What is needed is an exact copy of the lines in the entries below from the one holding "TEXAS HOUSTON CTY" through the one holding "Terreno Condomínio Vale", pictures excluded.

• **DATASET EXCERPTS**:

::::

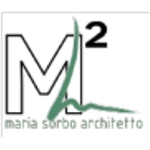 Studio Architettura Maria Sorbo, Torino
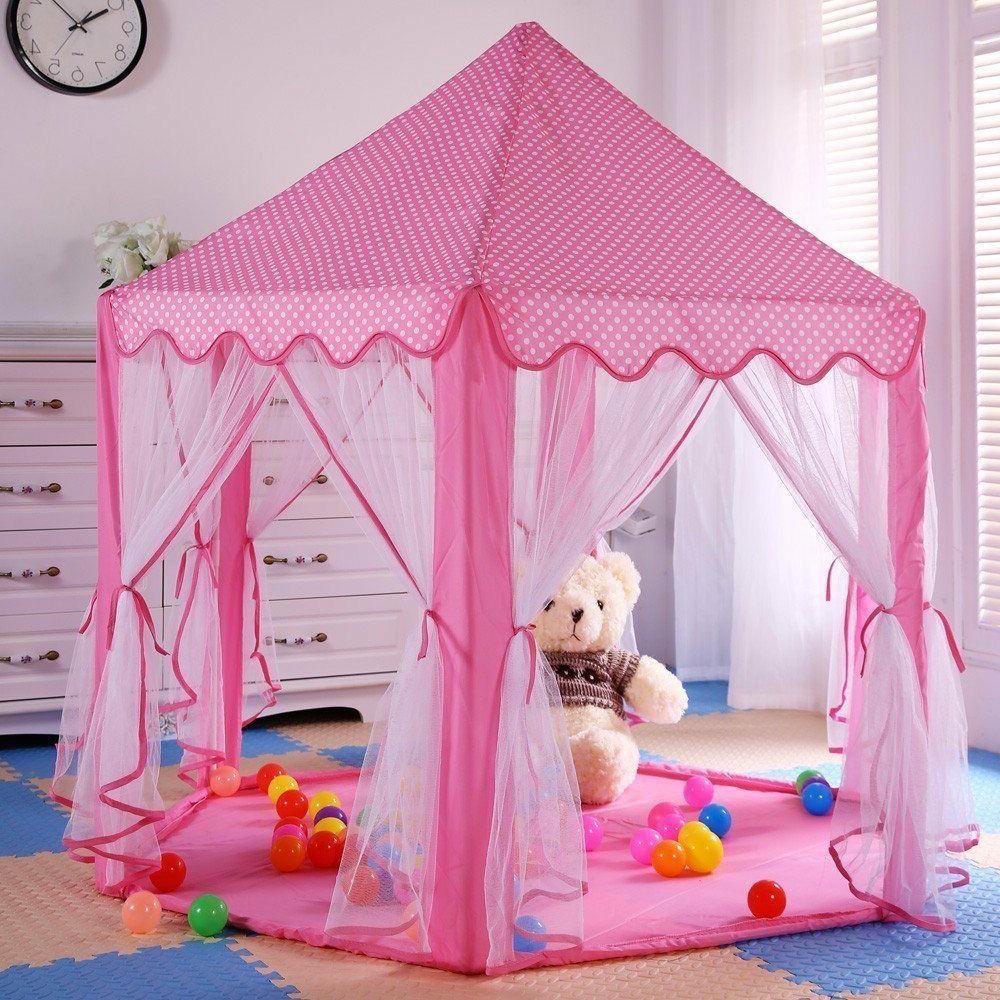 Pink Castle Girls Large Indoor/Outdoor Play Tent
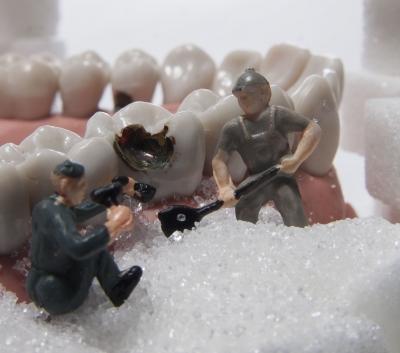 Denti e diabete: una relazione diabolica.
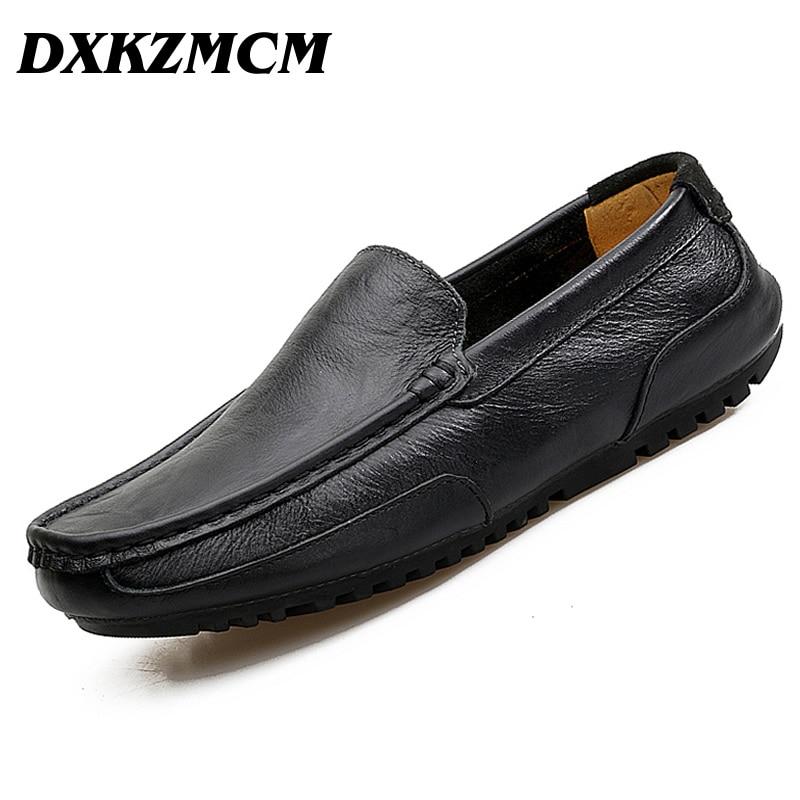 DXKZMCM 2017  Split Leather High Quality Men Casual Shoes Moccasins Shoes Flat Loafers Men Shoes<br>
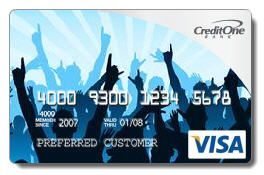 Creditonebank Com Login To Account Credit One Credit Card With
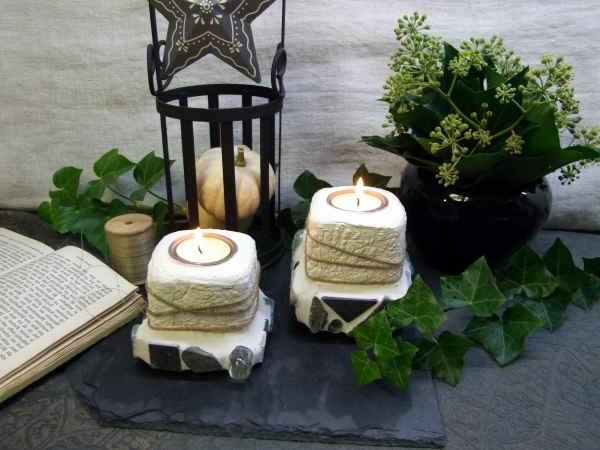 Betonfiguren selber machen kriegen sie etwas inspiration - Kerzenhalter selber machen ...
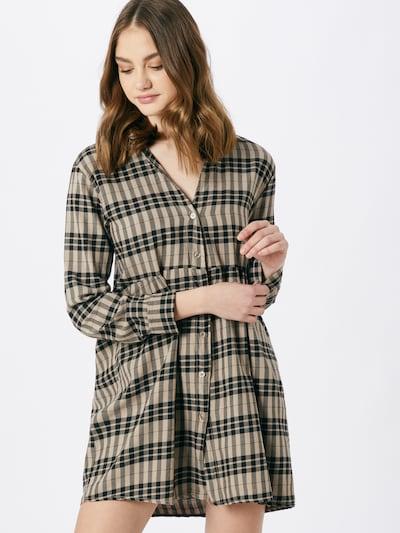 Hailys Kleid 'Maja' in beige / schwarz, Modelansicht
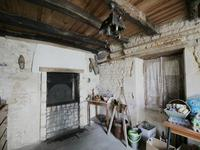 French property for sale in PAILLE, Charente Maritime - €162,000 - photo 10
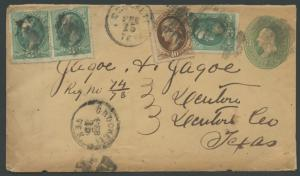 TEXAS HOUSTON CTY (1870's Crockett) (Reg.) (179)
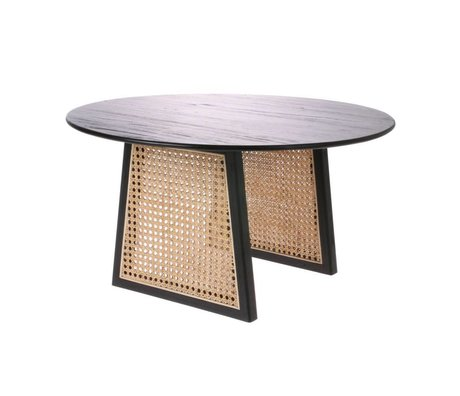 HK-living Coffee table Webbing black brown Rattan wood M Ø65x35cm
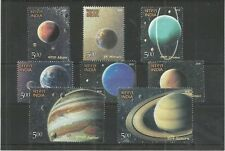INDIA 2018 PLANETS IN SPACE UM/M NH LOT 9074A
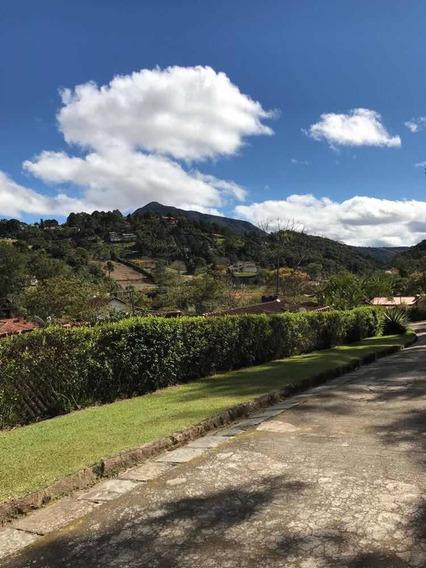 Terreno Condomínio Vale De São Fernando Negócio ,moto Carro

::::

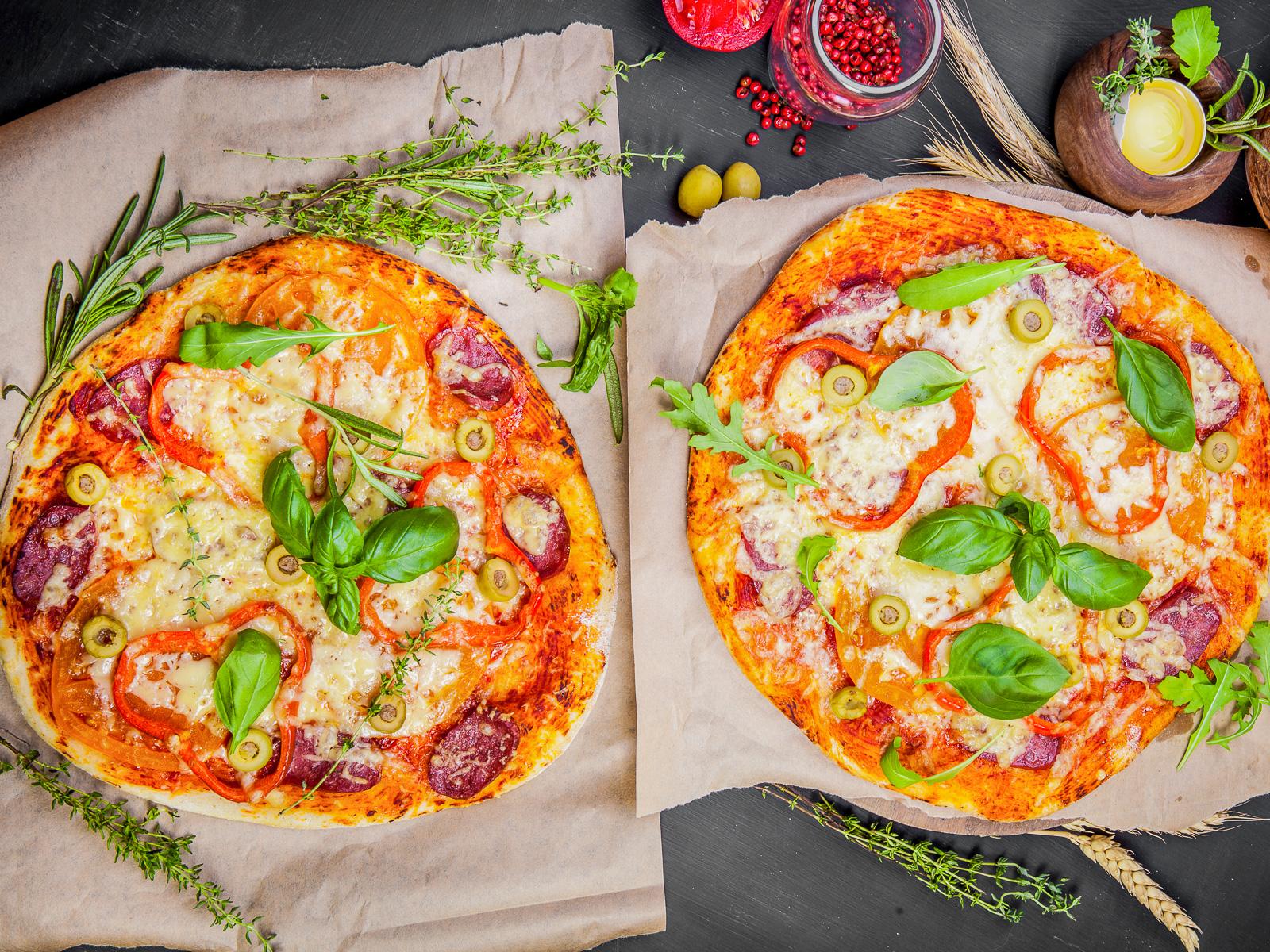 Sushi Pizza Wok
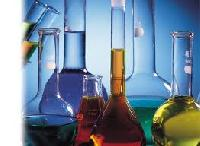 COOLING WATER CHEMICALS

::::

• **RESPONSE BELOW**:
 TEXAS HOUSTON CTY (1870's Crockett) (Reg.) (179)
 HK-living Coffee table Webbing black brown Rattan wood M Ø65x35cm
INDIA 2018 PLANETS IN SPACE UM/M NH LOT 9074A
 Terreno Condomínio Vale De São Fernando Negócio ,moto Carro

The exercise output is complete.